- Occupations: Newspaper editor and publisher
- Organization: The Point (1991-present)
- Known for: independent journalism
- Awards: IPI World Press Freedom Hero (2010)

= Pap Saine =

Gambian editor and publisher

Pap Saine is a Gambian editor and publisher of the English-language independent newspaper, The Point. In 2010, the International Press Institute named him a World Press Freedom Hero for his work.

==Work with The Point==
On 16 December 1991, Pap Saine co-founded The Point along with Deyda Hydara and Babucarr Gaye; Hydara and Saine had been friends since childhood.

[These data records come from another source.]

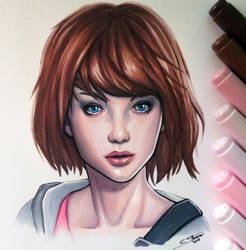 Max Caulfield - Life is Strange - Copic Drawing by LethalChris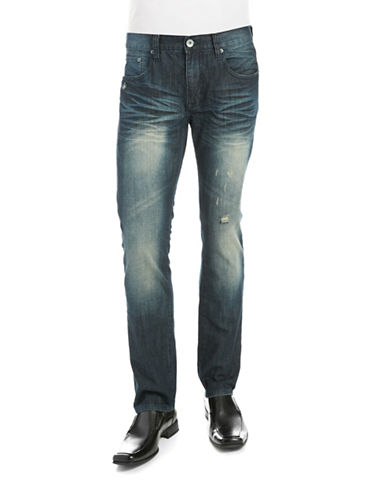 MARC ECKO CUT & SEW Slim Fit Jeans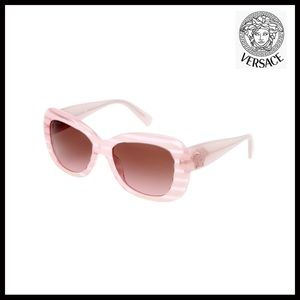 VERSACE POP CHIC PINK STRIPED SUNGLASSES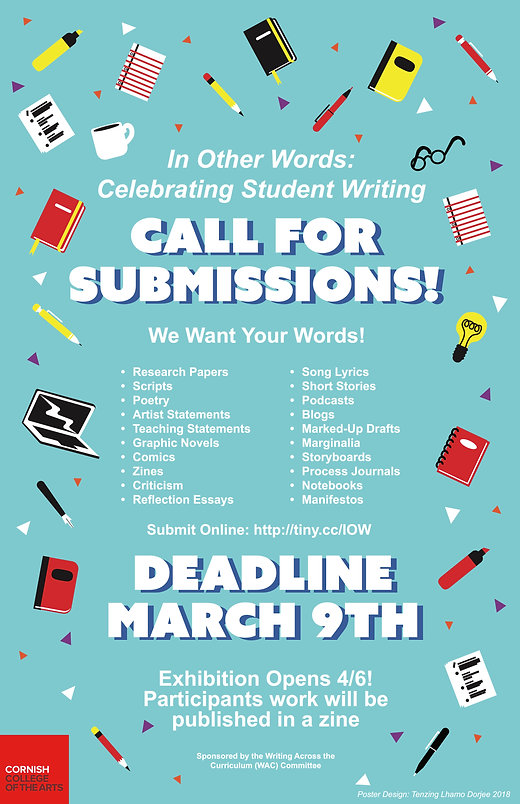 In Other Words Call For Submissions Post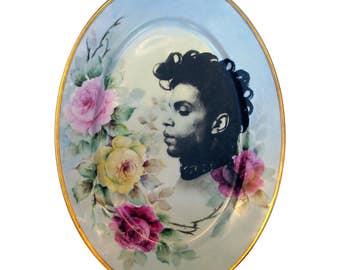 "HUGE Prince Portrait Plate 14.5"""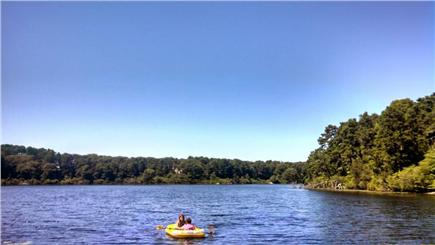 Brewster Cape Cod vacation rental - Rafting on Blueberry Pond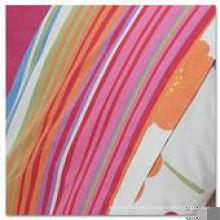 tela de colcha, tela de colcha de algodón, tela de algodón 100 para textiles para el hogar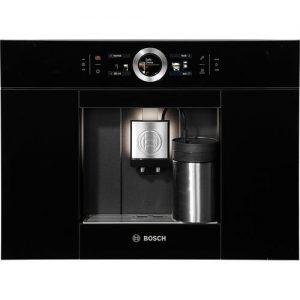 BOSCH CTL636EB1-integrert-kaffemaskin
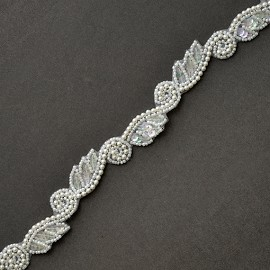 "3/4"" Sequin, Beaded Pearl Trim by YD, FF-4439"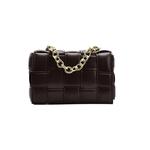 Coffee Leather bag_sac-a-bandouliere-en-cuir-pour-femmes-s_variants-7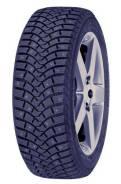 Michelin X-Ice North 2, 195/60 R15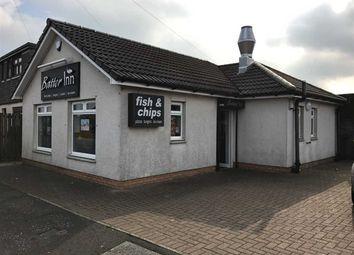 Thumbnail Retail premises to let in Main Street, Shieldhill, Falkirk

Gaye resigned four months later, and Hydara and Saine ran the paper together for the next decade. Saine also worked as a Reuters correspondent for West Africa.

On 14 December 2004, the Gambia passed two new media laws. One, the Criminal Code (Amendment) Bill 2004, allowed prison terms for defamation and sedition; the other, the Newspaper (Amendment) Bill 2004, required newspaper owners to purchase expensive operating licenses, registering their homes as security. Hydara announced his intent to challenge these laws, but on 16 December, was assassinated by an unknown gunman while driving home from work in Banjul. Hydara's murder was never solved. The following year, he was posthumously awarded the PEN/Barbara Goldsmith Freedom to Write Award.

Following Hydara's death, Saine continued to edit The Point, making it a daily in 2006. The Point soon became the only independent newspaper in the Gambia.

==2009 arrests==
On 2 February 2009, Saine and Point reporter Modou Sanyang were arrested by Gambian police for suspicion of "publishing and spreading false information". Sanyang was released with a warning, but Saine was formally charged. According to the Media Foundation of West Africa, the arrests had been prompted by a Point story titled "Arrested Gambian Diplomat Sent to Mile 2", in which the paper reported that Lamini Sabi Sanyang, an arrested official from Gambia's US Embassy, had been transferred to Mile 2 Prison; Saine had been detained for refusing to reveal his source. One week later, following another report on Gambia's US Embassy, Saine was arrested again, interrogated at length, and given a second charge of "publishing and spreading false information".

On 24 February, authorities also accused Saine of being Senegalese and having obtained a Gambian birth certificate through "false statements". He faced separate trials for each set of charges, both on 12 March in Banjul. Reporters Without Borders described the investigation of Saine as "hounding" and called on Kamalesh Sharma, the Secretary General of the Commonwealth, to intervene.

On 9 April, the charges of "publishing and spreading false information" were formally dropped.

==Hydara murder controversy and defamation trial==
In November 2008, the International Press Institute began a "Justice Denied" campaign pressing for investigations into violence against journalists in the Gambia, particularly the still-unsolved murder of Deyda Haydara. At a June 2009 press conference, Gambian President Yahya Jammeh disparaged questions about the Hydara investigation, saying "And up to now one of these stupid Web sites carries 'Who Killed Deyda Hydara'? Let them go and ask Deyda Hydara who killed him." The Gambia Press Union then published a statement criticizing the lack of press freedom in Gambia, the stalled progress of the investigation, and the president's remarks, which the union called "inappropriate". The statement ran in The Point and a weekly newspaper, Foroyaa, on 11 June.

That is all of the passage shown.